Dort füllte er den Einkaufswagen, ohne nachzudenken. Er griff einfach aus jedem Regal etwas heraus. Gleich würde er sich zu Hause eine Mahlzeit zubereiten. Zu Hause, wie gut sich das anfühlte.
»Großeinkauf, was?«, fragte die Kassiererin, während sie Nudeln, Pesto, Joghurts, Tiefkühlpizzen, mehrere Tafeln Nussschokolade, Toastbrot und vieles mehr über den Scanner zog.
»Ja«, sagte er und lächelte. Er konnte es kaum abwarten, alles in den Kühlschrank und die Schränke einzuräumen und fühlte sich wie als Kind, wenn er neue Schachfiguren bekommen hatte.

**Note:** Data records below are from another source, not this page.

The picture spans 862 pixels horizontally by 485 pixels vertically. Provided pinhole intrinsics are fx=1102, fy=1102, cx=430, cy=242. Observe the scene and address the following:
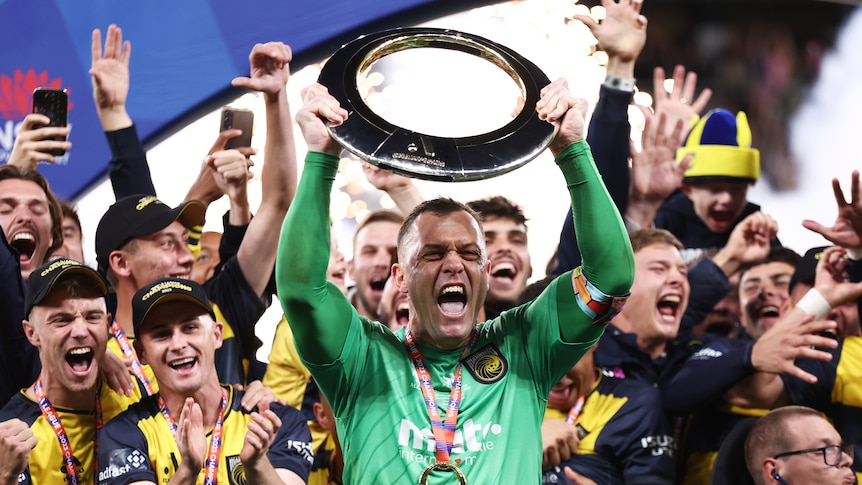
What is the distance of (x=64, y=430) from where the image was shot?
11.6ft

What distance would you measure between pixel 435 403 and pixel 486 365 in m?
0.18

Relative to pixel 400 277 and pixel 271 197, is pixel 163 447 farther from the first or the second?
pixel 271 197

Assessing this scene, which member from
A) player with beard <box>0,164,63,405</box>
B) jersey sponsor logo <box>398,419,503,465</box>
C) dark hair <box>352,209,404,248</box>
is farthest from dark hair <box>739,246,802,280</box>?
player with beard <box>0,164,63,405</box>

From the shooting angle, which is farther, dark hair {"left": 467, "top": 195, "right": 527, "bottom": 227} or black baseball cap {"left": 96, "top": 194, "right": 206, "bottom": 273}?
dark hair {"left": 467, "top": 195, "right": 527, "bottom": 227}

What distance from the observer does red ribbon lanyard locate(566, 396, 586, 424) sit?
418 centimetres

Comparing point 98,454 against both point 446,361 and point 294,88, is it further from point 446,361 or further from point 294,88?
point 294,88

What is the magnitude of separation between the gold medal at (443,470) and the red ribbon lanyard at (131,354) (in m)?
1.57

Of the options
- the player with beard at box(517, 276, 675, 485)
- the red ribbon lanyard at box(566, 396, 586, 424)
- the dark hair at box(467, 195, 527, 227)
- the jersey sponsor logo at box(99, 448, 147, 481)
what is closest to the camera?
the jersey sponsor logo at box(99, 448, 147, 481)

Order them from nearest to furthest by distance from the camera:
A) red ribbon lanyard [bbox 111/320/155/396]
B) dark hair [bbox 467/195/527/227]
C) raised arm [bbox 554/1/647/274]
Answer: red ribbon lanyard [bbox 111/320/155/396] < raised arm [bbox 554/1/647/274] < dark hair [bbox 467/195/527/227]

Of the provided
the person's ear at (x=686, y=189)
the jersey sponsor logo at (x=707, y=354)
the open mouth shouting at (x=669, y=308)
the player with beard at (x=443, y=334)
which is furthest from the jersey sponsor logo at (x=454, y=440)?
the person's ear at (x=686, y=189)

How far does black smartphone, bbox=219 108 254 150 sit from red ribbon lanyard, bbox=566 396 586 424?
77.1 inches

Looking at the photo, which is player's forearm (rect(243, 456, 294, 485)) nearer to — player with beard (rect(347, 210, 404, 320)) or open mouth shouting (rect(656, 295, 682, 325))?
player with beard (rect(347, 210, 404, 320))

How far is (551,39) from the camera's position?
21.8ft

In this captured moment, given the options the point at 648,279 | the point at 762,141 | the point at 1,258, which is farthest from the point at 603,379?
the point at 762,141
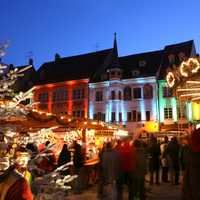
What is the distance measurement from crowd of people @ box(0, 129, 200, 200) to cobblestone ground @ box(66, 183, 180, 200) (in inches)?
15.1

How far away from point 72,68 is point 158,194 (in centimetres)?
3818

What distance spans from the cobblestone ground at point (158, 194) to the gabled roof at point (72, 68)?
1268 inches

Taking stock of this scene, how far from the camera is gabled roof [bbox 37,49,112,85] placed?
4632 cm

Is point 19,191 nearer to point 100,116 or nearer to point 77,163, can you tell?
point 77,163

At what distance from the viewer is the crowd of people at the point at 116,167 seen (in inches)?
152

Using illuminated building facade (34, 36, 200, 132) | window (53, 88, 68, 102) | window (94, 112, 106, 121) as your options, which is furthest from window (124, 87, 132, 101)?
window (53, 88, 68, 102)

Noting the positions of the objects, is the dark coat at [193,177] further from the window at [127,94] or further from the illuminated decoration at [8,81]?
the window at [127,94]

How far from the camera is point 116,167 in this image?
10273mm

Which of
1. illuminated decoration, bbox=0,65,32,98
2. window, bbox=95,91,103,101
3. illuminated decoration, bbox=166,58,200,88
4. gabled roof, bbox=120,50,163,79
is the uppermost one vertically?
gabled roof, bbox=120,50,163,79

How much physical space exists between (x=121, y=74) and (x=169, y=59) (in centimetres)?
594

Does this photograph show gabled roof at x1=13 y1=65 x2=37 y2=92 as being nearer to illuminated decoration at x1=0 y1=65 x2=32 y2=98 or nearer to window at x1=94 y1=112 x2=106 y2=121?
window at x1=94 y1=112 x2=106 y2=121

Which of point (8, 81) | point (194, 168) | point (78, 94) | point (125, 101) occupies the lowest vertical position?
point (194, 168)

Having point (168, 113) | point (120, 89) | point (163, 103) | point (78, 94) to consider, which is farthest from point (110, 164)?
point (78, 94)

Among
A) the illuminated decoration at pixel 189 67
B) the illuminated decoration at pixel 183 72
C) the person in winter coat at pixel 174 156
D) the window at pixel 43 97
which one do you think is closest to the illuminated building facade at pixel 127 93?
the window at pixel 43 97
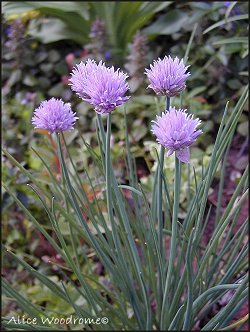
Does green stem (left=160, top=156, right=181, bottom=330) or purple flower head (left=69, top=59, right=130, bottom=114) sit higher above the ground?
purple flower head (left=69, top=59, right=130, bottom=114)

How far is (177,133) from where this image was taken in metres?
0.63

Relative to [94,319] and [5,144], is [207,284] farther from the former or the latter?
[5,144]

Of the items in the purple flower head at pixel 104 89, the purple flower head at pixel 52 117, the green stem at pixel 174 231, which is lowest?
the green stem at pixel 174 231

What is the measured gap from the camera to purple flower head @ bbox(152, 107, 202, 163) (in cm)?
63

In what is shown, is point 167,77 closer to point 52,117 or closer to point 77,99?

Mit einem Mal fiel Martin auf, dass er keine Tasche dabei hatte. Er langte nach einer großen Tüte und legte sie auf das Band.
»Du musst Stofftaschen nehmen, Plastik ist nicht gut für die Umwelt, weißt du das nicht?«
Martin drehte sich zu der Kinderstimme um, die hinter ihm erklungen war. Da stand ein Mädchen in grüner Latzhose.
»Entschuldigen Sie, meine Tochter ist manchmal etwas vorlaut.«
»Sie hat ja recht«, sagte Martin zu der Mutter und wandte sich an das Mädchen: »Das nächste Mal benutze ich eine Stofftasche. Versprochen.«
»Da hinten stehen Kartons, nimm doch die«, plapperte das Mädchen weiter, aber die Kassiererin hatte die Tüte schon eingetippt. Zum Glück konnte er mit Karte zahlen, denn an Bargeld hatte er auch nicht gedacht.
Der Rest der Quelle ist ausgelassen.